Du premier cri aux premiers mots, de babillage en bavardage, comment le langage naît-il chez l’enfant ? Quelle influence l’entourage de bébé a-t-il sur ce processus ? Comment repérer les maux qui se cachent parfois derrière les mots ? Tour d’horizon d’un développement qui en conditionne d’autres.
L’acquisition du langage : un sujet qui occupe bien des chercheurs, préoccupe bien des parents et intéresse de près les pouvoirs publics depuis quelques années. En mars 2001 a été élaboré et rendu public un rapport interministériel devenu plan d’action et repris dans une loi d’orientation en santé publique votée à l’Assemblée nationale le 29 avril 2004. Une loi qui contient 28 mesures destinées à favoriser chez tous les enfants la maîtrise du langage oral et écrit en vue d’une future insertion sociale et professionnelle réussie. Une loi qui vient corroborer les propos du célèbre linguiste Alain Bentotila, qui précise dans son ouvrage Le verbe contre la violence : « Etre parent, c’est être conscient que la maîtrise de la langue conditionne le destin scolaire et le destin social de ses enfants ».

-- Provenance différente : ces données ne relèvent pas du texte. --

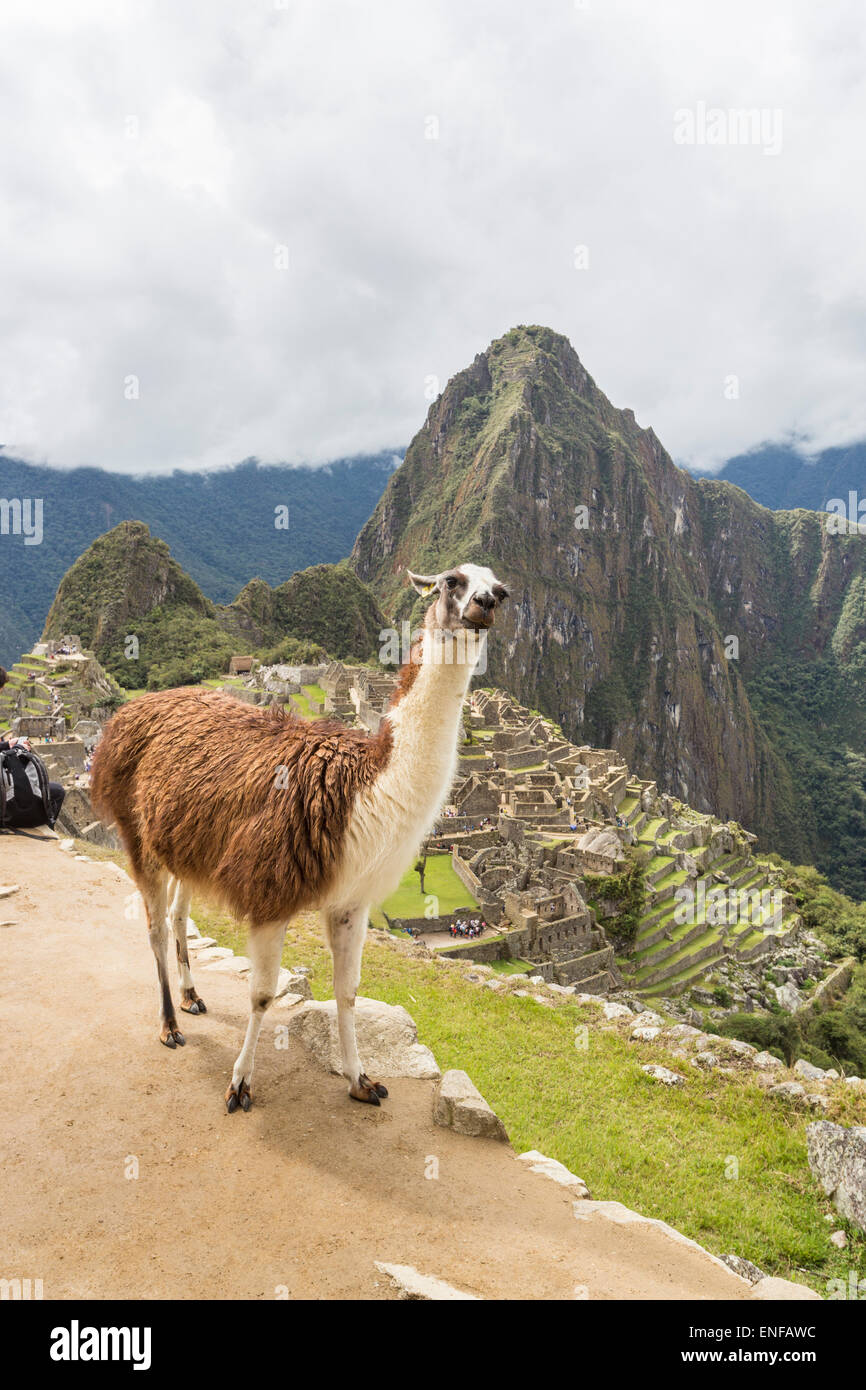 Brown and white llama posing with ruins of Machu Picchu and Huayna Picchu behind - Stock Image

Lenteur ne rime pas forcément avec problème de langage « Prévenir dès la maternelle », « identifier les enfants porteurs d’un trouble spécifique du langage »…voilà une nouvelle mission, désormais officielle, pour les enseignants et les équipes éducatives. Mais pas d’affolement pour autant : seuls 4 à 5% des enfants d’une tranche d’âge sont concernés par ces troubles, dont 1% seulement pour des troubles sévères. Donc, dans l’immense majorité des cas, tout se passe normalement, dans les temps. « A moins d’un problème neurologique ou physiologique grave, tous les enfants apprennent à parler, tôt ou tard » confiait Harriet Jisa, psycholinguiste et professeur des Universités à Lyon II, à notre confère La Croix en mars 2007. Pas de quoi s’affoler donc, même si votre petit semble être un peu « tardif ». Dans ce domaine comme dans bien d’autres, chaque enfant évolue à son rythme et Einstein lui-même était mutique jusqu’à trois ans. Ouf, nous voilà rassurés !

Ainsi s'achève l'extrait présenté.